*WORK REQUEST*: The answer must be an exact copy of the records below, with every picture left out.

----- RECORDS SUPPLIED -----

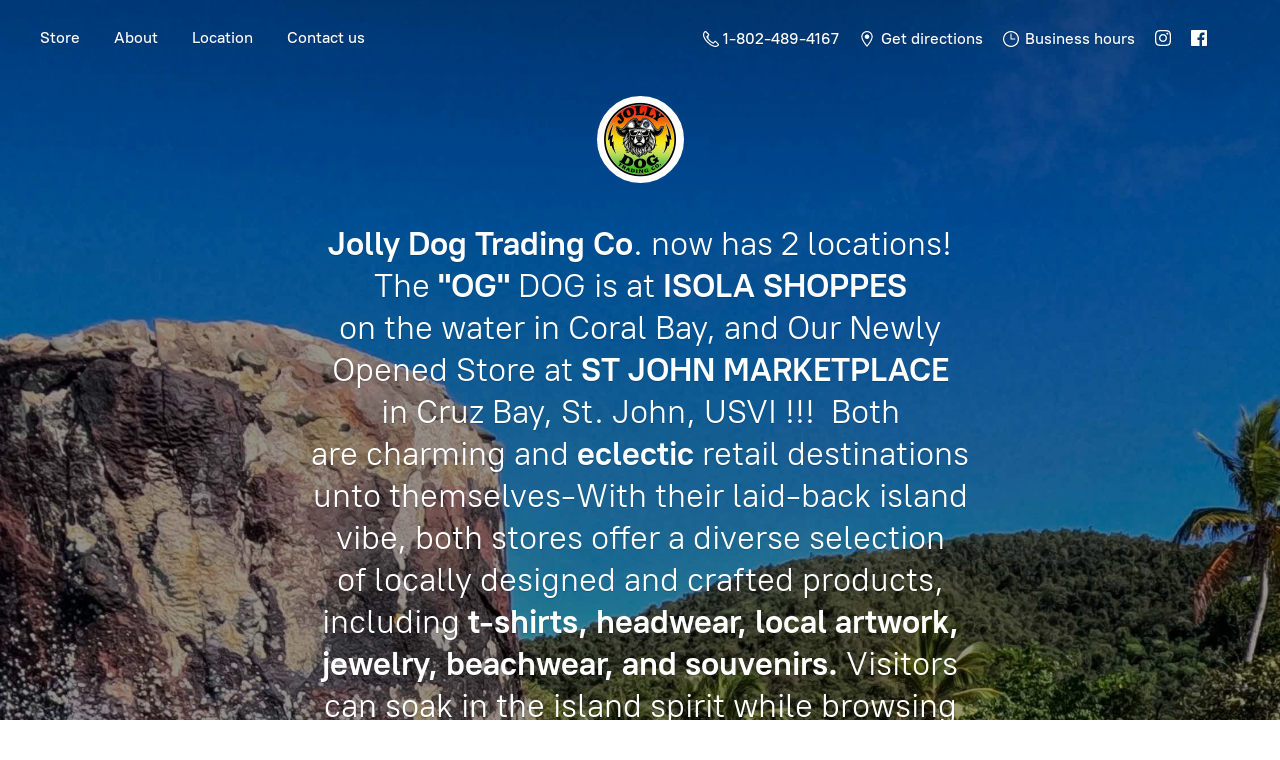

--- FILE ---
content_type: application/javascript;charset=utf-8
request_url: https://app.shopsettings.com/categories.js?ownerid=26299005&jsonp=menu.fill
body_size: 1226
content:
menu.fill([{"id":47204397,"name":"MENS/UNISEX","nameForUrl":"MENS/UNISEX","link":"#!/MENS-UNISEX/c/47204397","slug":"mens-unisex","dataLevel":1,"sub":[{"id":47567114,"name":"SHORT SLEEVE TEES","nameForUrl":"SHORT SLEEVE TEES","link":"#!/SHORT-SLEEVE-TEES/c/47567114","slug":"short-sleeve-tees","dataLevel":2,"sub":null},{"id":47569109,"name":"LONGLSEEVE/HOODIES","nameForUrl":"LONGLSEEVE/HOODIES","link":"#!/LONGLSEEVE-HOODIES/c/47569109","slug":"longlseeve-hoodies","dataLevel":2,"sub":null},{"id":47527434,"name":"UV SUN PROTECTION","nameForUrl":"UV SUN PROTECTION","link":"#!/UV-SUN-PROTECTION/c/47527434","slug":"uv-sun-protection","dataLevel":2,"sub":[{"id":47582142,"name":"LEGACY","nameForUrl":"LEGACY","link":"#!/LEGACY/c/47582142","slug":"legacy","dataLevel":3,"sub":null}]}]},{"id":47214058,"name":"WOMENS/KIDS","nameForUrl":"WOMENS/KIDS","link":"#!/WOMENS-KIDS/c/47214058","slug":"womens-kids","dataLevel":1,"sub":[{"id":47182546,"name":"KIDS","nameForUrl":"KIDS","link":"#!/KIDS/c/47182546","slug":"kids","dataLevel":2,"sub":null},{"id":47585074,"name":"SHORT SLEEVE TEES","nameForUrl":"SHORT SLEEVE TEES","link":"#!/SHORT-SLEEVE-TEES/c/47585074","slug":"short-sleeve-tees-1","dataLevel":2,"sub":null},{"id":47585073,"name":"SLEEVELESS/TANKS","nameForUrl":"SLEEVELESS/TANKS","link":"#!/SLEEVELESS-TANKS/c/47585073","slug":"sleeveless-tanks","dataLevel":2,"sub":null},{"id":47584063,"name":"LONGSLEEVE/HOODIES","nameForUrl":"LONGSLEEVE/HOODIES","link":"#!/LONGSLEEVE-HOODIES/c/47584063","slug":"longsleeve-hoodies","dataLevel":2,"sub":null}]},{"id":47182545,"name":"HEADWEAR","nameForUrl":"HEADWEAR","link":"#!/HEADWEAR/c/47182545","slug":"headwear","dataLevel":1,"sub":[{"id":193588304,"name":"YESTERDAYS","nameForUrl":"YESTERDAYS","link":"#!/YESTERDAYS/c/193588304","slug":"yesterdays","dataLevel":2,"sub":null},{"id":47585101,"name":"AHEAD","nameForUrl":"AHEAD","link":"#!/AHEAD/c/47585101","slug":"ahead","dataLevel":2,"sub":null},{"id":47584095,"name":"LEGACY","nameForUrl":"LEGACY","link":"#!/LEGACY/c/47584095","slug":"legacy-1","dataLevel":2,"sub":null}]},{"id":115198837,"name":"HOME/ACCESSORIES","nameForUrl":"HOME/ACCESSORIES","link":"#!/HOME-ACCESSORIES/c/115198837","slug":"home-accessories","dataLevel":1,"sub":[{"id":47503341,"name":"ACCESSORIES","nameForUrl":"ACCESSORIES","link":"#!/ACCESSORIES/c/47503341","slug":"accessories","dataLevel":2,"sub":[{"id":115199840,"name":"STICKERS","nameForUrl":"STICKERS","link":"#!/STICKERS/c/115199840","slug":"stickers","dataLevel":3,"sub":null},{"id":115199843,"name":"CROAKIES","nameForUrl":"CROAKIES","link":"#!/CROAKIES/c/115199843","slug":"croakies","dataLevel":3,"sub":null},{"id":115196845,"name":"KEYCHAINS","nameForUrl":"KEYCHAINS","link":"#!/KEYCHAINS/c/115196845","slug":"keychains","dataLevel":3,"sub":null},{"id":115199335,"name":"OTHER","nameForUrl":"OTHER","link":"#!/OTHER/c/115199335","slug":"other","dataLevel":3,"sub":null}]},{"id":47981198,"name":"HOTSAUCE","nameForUrl":"HOTSAUCE","link":"#!/HOTSAUCE/c/47981198","slug":"hotsauce","dataLevel":2,"sub":null},{"id":115199330,"name":"DRINKWARES","nameForUrl":"DRINKWARES","link":"#!/DRINKWARES/c/115199330","slug":"drinkwares","dataLevel":2,"sub":null},{"id":115198838,"name":"SILIPINT","nameForUrl":"SILIPINT","link":"#!/SILIPINT/c/115198838","slug":"silipint","dataLevel":2,"sub":null},{"id":115199583,"name":"COASTERS","nameForUrl":"COASTERS","link":"#!/COASTERS/c/115199583","slug":"coasters","dataLevel":2,"sub":null},{"id":115199837,"name":"WINE STOPPERS","nameForUrl":"WINE STOPPERS","link":"#!/WINE-STOPPERS/c/115199837","slug":"wine-stoppers","dataLevel":2,"sub":null},{"id":115198373,"name":"FLAGS","nameForUrl":"FLAGS","link":"#!/FLAGS/c/115198373","slug":"flags","dataLevel":2,"sub":null},{"id":174545604,"name":"HOME DECOR","nameForUrl":"HOME DECOR","link":"#!/HOME-DECOR/c/174545604","slug":"home-decor","dataLevel":2,"sub":null}]},{"id":47503340,"name":"PETS","nameForUrl":"PETS","link":"#!/PETS/c/47503340","slug":"pets","dataLevel":1,"sub":[{"id":115199333,"name":"COLLARS","nameForUrl":"COLLARS","link":"#!/COLLARS/c/115199333","slug":"collars","dataLevel":2,"sub":null},{"id":115199334,"name":"LEADS","nameForUrl":"LEADS","link":"#!/LEADS/c/115199334","slug":"leads","dataLevel":2,"sub":null},{"id":161465870,"name":"TOYS","nameForUrl":"TOYS","link":"#!/TOYS/c/161465870","slug":"toys","dataLevel":2,"sub":null}]}]);
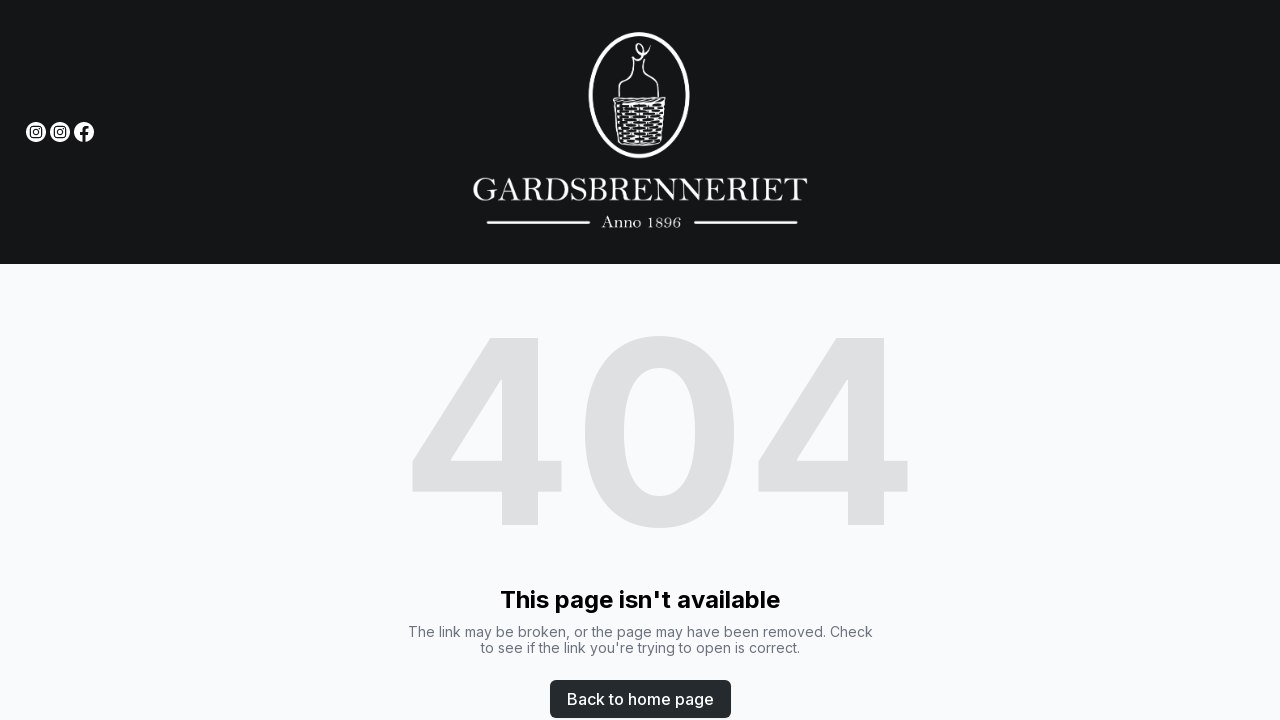

--- FILE ---
content_type: text/plain
request_url: https://ipv4.icanhazip.com/
body_size: 116
content:
3.146.105.203
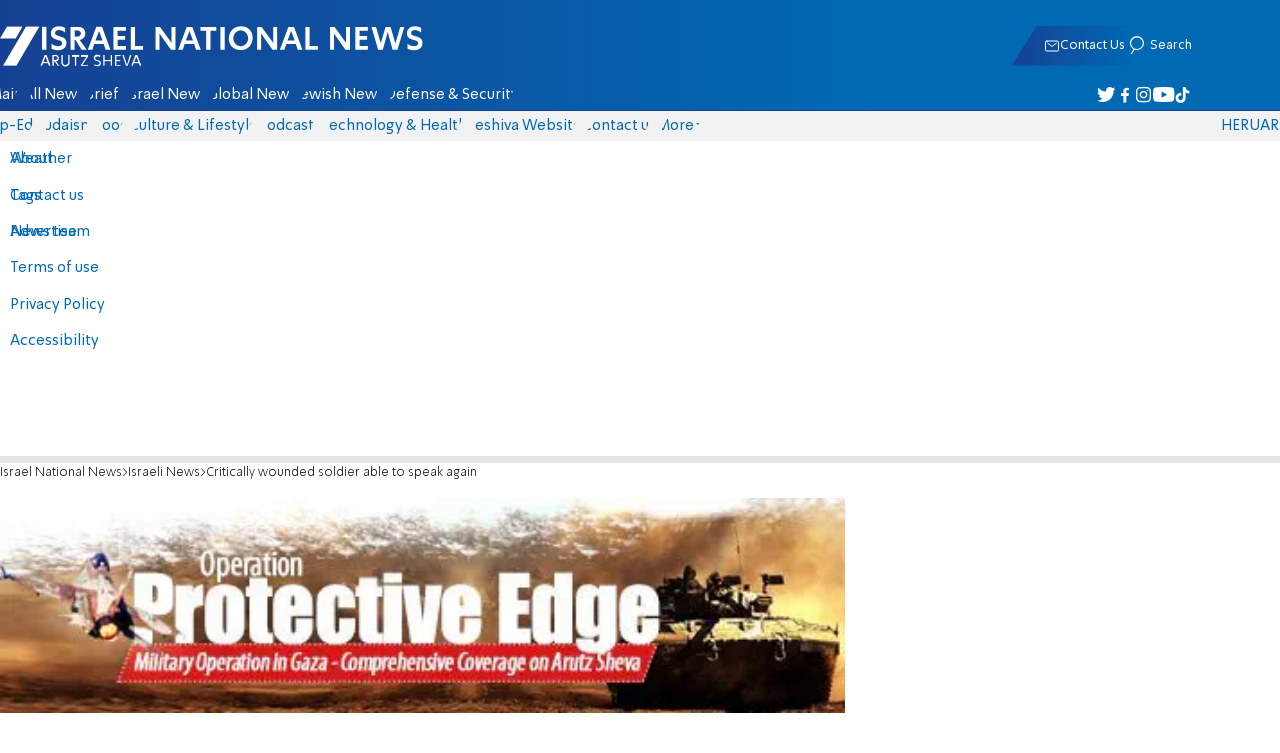

--- FILE ---
content_type: text/javascript; charset=utf-8
request_url: https://2.a7.org/_nuxt/DHVSpVrZ.js
body_size: -29
content:
const t=async(s,o)=>{let e=null;try{e=await s.getjson(o)}catch(r){console.error(r),e={serverError:{statusCode:404,errorMsg:""}},r.response?e.serverError={statusCode:r.response.status||"error without status, possibly network",errorMsg:r.response.data?.error||""}:e.serverError={...r,errorMsg:r.message||r.error}}return e};export{t as handleResponse};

-----

*WRITTEN RESPONSE*:
--- FILE ---
content_type: application/javascript;charset=utf-8
request_url: https://app.shopsettings.com/categories.js?ownerid=26299005&jsonp=menu.fill
body_size: 1226
content:
menu.fill([{"id":47204397,"name":"MENS/UNISEX","nameForUrl":"MENS/UNISEX","link":"#!/MENS-UNISEX/c/47204397","slug":"mens-unisex","dataLevel":1,"sub":[{"id":47567114,"name":"SHORT SLEEVE TEES","nameForUrl":"SHORT SLEEVE TEES","link":"#!/SHORT-SLEEVE-TEES/c/47567114","slug":"short-sleeve-tees","dataLevel":2,"sub":null},{"id":47569109,"name":"LONGLSEEVE/HOODIES","nameForUrl":"LONGLSEEVE/HOODIES","link":"#!/LONGLSEEVE-HOODIES/c/47569109","slug":"longlseeve-hoodies","dataLevel":2,"sub":null},{"id":47527434,"name":"UV SUN PROTECTION","nameForUrl":"UV SUN PROTECTION","link":"#!/UV-SUN-PROTECTION/c/47527434","slug":"uv-sun-protection","dataLevel":2,"sub":[{"id":47582142,"name":"LEGACY","nameForUrl":"LEGACY","link":"#!/LEGACY/c/47582142","slug":"legacy","dataLevel":3,"sub":null}]}]},{"id":47214058,"name":"WOMENS/KIDS","nameForUrl":"WOMENS/KIDS","link":"#!/WOMENS-KIDS/c/47214058","slug":"womens-kids","dataLevel":1,"sub":[{"id":47182546,"name":"KIDS","nameForUrl":"KIDS","link":"#!/KIDS/c/47182546","slug":"kids","dataLevel":2,"sub":null},{"id":47585074,"name":"SHORT SLEEVE TEES","nameForUrl":"SHORT SLEEVE TEES","link":"#!/SHORT-SLEEVE-TEES/c/47585074","slug":"short-sleeve-tees-1","dataLevel":2,"sub":null},{"id":47585073,"name":"SLEEVELESS/TANKS","nameForUrl":"SLEEVELESS/TANKS","link":"#!/SLEEVELESS-TANKS/c/47585073","slug":"sleeveless-tanks","dataLevel":2,"sub":null},{"id":47584063,"name":"LONGSLEEVE/HOODIES","nameForUrl":"LONGSLEEVE/HOODIES","link":"#!/LONGSLEEVE-HOODIES/c/47584063","slug":"longsleeve-hoodies","dataLevel":2,"sub":null}]},{"id":47182545,"name":"HEADWEAR","nameForUrl":"HEADWEAR","link":"#!/HEADWEAR/c/47182545","slug":"headwear","dataLevel":1,"sub":[{"id":193588304,"name":"YESTERDAYS","nameForUrl":"YESTERDAYS","link":"#!/YESTERDAYS/c/193588304","slug":"yesterdays","dataLevel":2,"sub":null},{"id":47585101,"name":"AHEAD","nameForUrl":"AHEAD","link":"#!/AHEAD/c/47585101","slug":"ahead","dataLevel":2,"sub":null},{"id":47584095,"name":"LEGACY","nameForUrl":"LEGACY","link":"#!/LEGACY/c/47584095","slug":"legacy-1","dataLevel":2,"sub":null}]},{"id":115198837,"name":"HOME/ACCESSORIES","nameForUrl":"HOME/ACCESSORIES","link":"#!/HOME-ACCESSORIES/c/115198837","slug":"home-accessories","dataLevel":1,"sub":[{"id":47503341,"name":"ACCESSORIES","nameForUrl":"ACCESSORIES","link":"#!/ACCESSORIES/c/47503341","slug":"accessories","dataLevel":2,"sub":[{"id":115199840,"name":"STICKERS","nameForUrl":"STICKERS","link":"#!/STICKERS/c/115199840","slug":"stickers","dataLevel":3,"sub":null},{"id":115199843,"name":"CROAKIES","nameForUrl":"CROAKIES","link":"#!/CROAKIES/c/115199843","slug":"croakies","dataLevel":3,"sub":null},{"id":115196845,"name":"KEYCHAINS","nameForUrl":"KEYCHAINS","link":"#!/KEYCHAINS/c/115196845","slug":"keychains","dataLevel":3,"sub":null},{"id":115199335,"name":"OTHER","nameForUrl":"OTHER","link":"#!/OTHER/c/115199335","slug":"other","dataLevel":3,"sub":null}]},{"id":47981198,"name":"HOTSAUCE","nameForUrl":"HOTSAUCE","link":"#!/HOTSAUCE/c/47981198","slug":"hotsauce","dataLevel":2,"sub":null},{"id":115199330,"name":"DRINKWARES","nameForUrl":"DRINKWARES","link":"#!/DRINKWARES/c/115199330","slug":"drinkwares","dataLevel":2,"sub":null},{"id":115198838,"name":"SILIPINT","nameForUrl":"SILIPINT","link":"#!/SILIPINT/c/115198838","slug":"silipint","dataLevel":2,"sub":null},{"id":115199583,"name":"COASTERS","nameForUrl":"COASTERS","link":"#!/COASTERS/c/115199583","slug":"coasters","dataLevel":2,"sub":null},{"id":115199837,"name":"WINE STOPPERS","nameForUrl":"WINE STOPPERS","link":"#!/WINE-STOPPERS/c/115199837","slug":"wine-stoppers","dataLevel":2,"sub":null},{"id":115198373,"name":"FLAGS","nameForUrl":"FLAGS","link":"#!/FLAGS/c/115198373","slug":"flags","dataLevel":2,"sub":null},{"id":174545604,"name":"HOME DECOR","nameForUrl":"HOME DECOR","link":"#!/HOME-DECOR/c/174545604","slug":"home-decor","dataLevel":2,"sub":null}]},{"id":47503340,"name":"PETS","nameForUrl":"PETS","link":"#!/PETS/c/47503340","slug":"pets","dataLevel":1,"sub":[{"id":115199333,"name":"COLLARS","nameForUrl":"COLLARS","link":"#!/COLLARS/c/115199333","slug":"collars","dataLevel":2,"sub":null},{"id":115199334,"name":"LEADS","nameForUrl":"LEADS","link":"#!/LEADS/c/115199334","slug":"leads","dataLevel":2,"sub":null},{"id":161465870,"name":"TOYS","nameForUrl":"TOYS","link":"#!/TOYS/c/161465870","slug":"toys","dataLevel":2,"sub":null}]}]);

--- FILE ---
content_type: text/plain
request_url: https://ipv4.icanhazip.com/
body_size: 116
content:
3.146.105.203

--- FILE ---
content_type: text/javascript; charset=utf-8
request_url: https://2.a7.org/_nuxt/DHVSpVrZ.js
body_size: -29
content:
const t=async(s,o)=>{let e=null;try{e=await s.getjson(o)}catch(r){console.error(r),e={serverError:{statusCode:404,errorMsg:""}},r.response?e.serverError={statusCode:r.response.status||"error without status, possibly network",errorMsg:r.response.data?.error||""}:e.serverError={...r,errorMsg:r.message||r.error}}return e};export{t as handleResponse};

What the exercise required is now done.